Molliex ha trasformato anzitutto il piccolo locale delle pompe antincendio, accanto alla cappella delle Pointières, in un museo, strutturato con i mezzi a disposizione ma raccogliendo gli elementi patrimoniali che rischiavano di perdersi. Vi sono conservati fotografie e documenti che mostrano la vita del villaggio quando era ancora abitato.
Poi, insieme ad altri volontari, ha tracciato il sentiero tematico di coperta dei luoghi di Pointières. Lungo circa sei chilometri, con un dislivello di circa 250 metri, presenta pannelli informativi lungo il cammino, su tavole di larice, che spiegano la storia dei luoghi e delle famiglie.
Dal forno alla Grange di Pauline, al museo del Roselais
Uno dei primi punti di interesse è il forno a pane dei Cruets, dal nome di una famiglia che abitava a Pontières tutto l’anno. Poco più avanti si passa nella prateria dei Barnards, in passato coltivata per il fieno, e in cui oggi si trovano gli abeti rossi hanno colonizzato i campi.
Il sentiero conduce poi alla grange à la Pauline, un personaggio che ancora si ricorda, e che segna anche una delel vicende personali, anche nell’attaccamento alle identità e ai propri luoghi di origine. Dopo anni a Parigi Pauline tornò a comprare questa proprietà con i suoi risparmi.
Un’altra tappa è il giardino delle Veuillettes, in cui cinque famiglie vivevano per parte dell’anno lavorando circa venti ettari di terreno tra campi e prati.

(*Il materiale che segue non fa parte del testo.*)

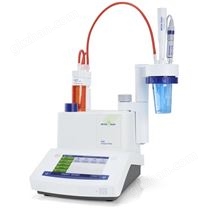梅特勒托利多新智能系列电位滴定仪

Il percorso passa anche dal chaume à la Baëque, una grange che spiega la tecnica tradizionale dei tetti in paglia, e dal museo del Roselais, un antico chalet utilizzato durante le remues quando le famiglie si spostavano con il bestiame verso i pascoli più alti.
In alcune grange restaurate lungo il sentiero sono esposti oggetti e attrezzi utilizzati nella vita quotidiana. Ci sono strumenti per lavorare il legno, come l’herminette, il passe-partout, una grande sega a due manici, e il vilebrequin, un trapano manuale. Si trovano anche diverse pialle con lame speciali utilizzate per modellare il legno.
Tra gli oggetti esposti c’è anche l’incudine del calzolaio, sulla quale venivano fissate le suole in legno delle galoches.

Una passeggiata con vista sulla valle
Il sentier des Pointières è anche una bella passeggiata. Il tracciato segue il fianco della montagna come un sentiero a balcone e offre diversi punti panoramici sulla valle di Albertville.
Si vedono molte montagne del massiccio dei Bauges, tra cui il Mont-Charvin e la Tournette, ma anche i rilievi della Chartreuse e alcune cime del Beaufortain fino alla zona del Mont-Bisanne.
È una camminata tranquilla, di circa 5 chilometri ad anello, tra circa 940 e 1.190 metri di altitudine. Si può percorrere dalla primavera all’autunno, quando il terreno è libero dalla neve.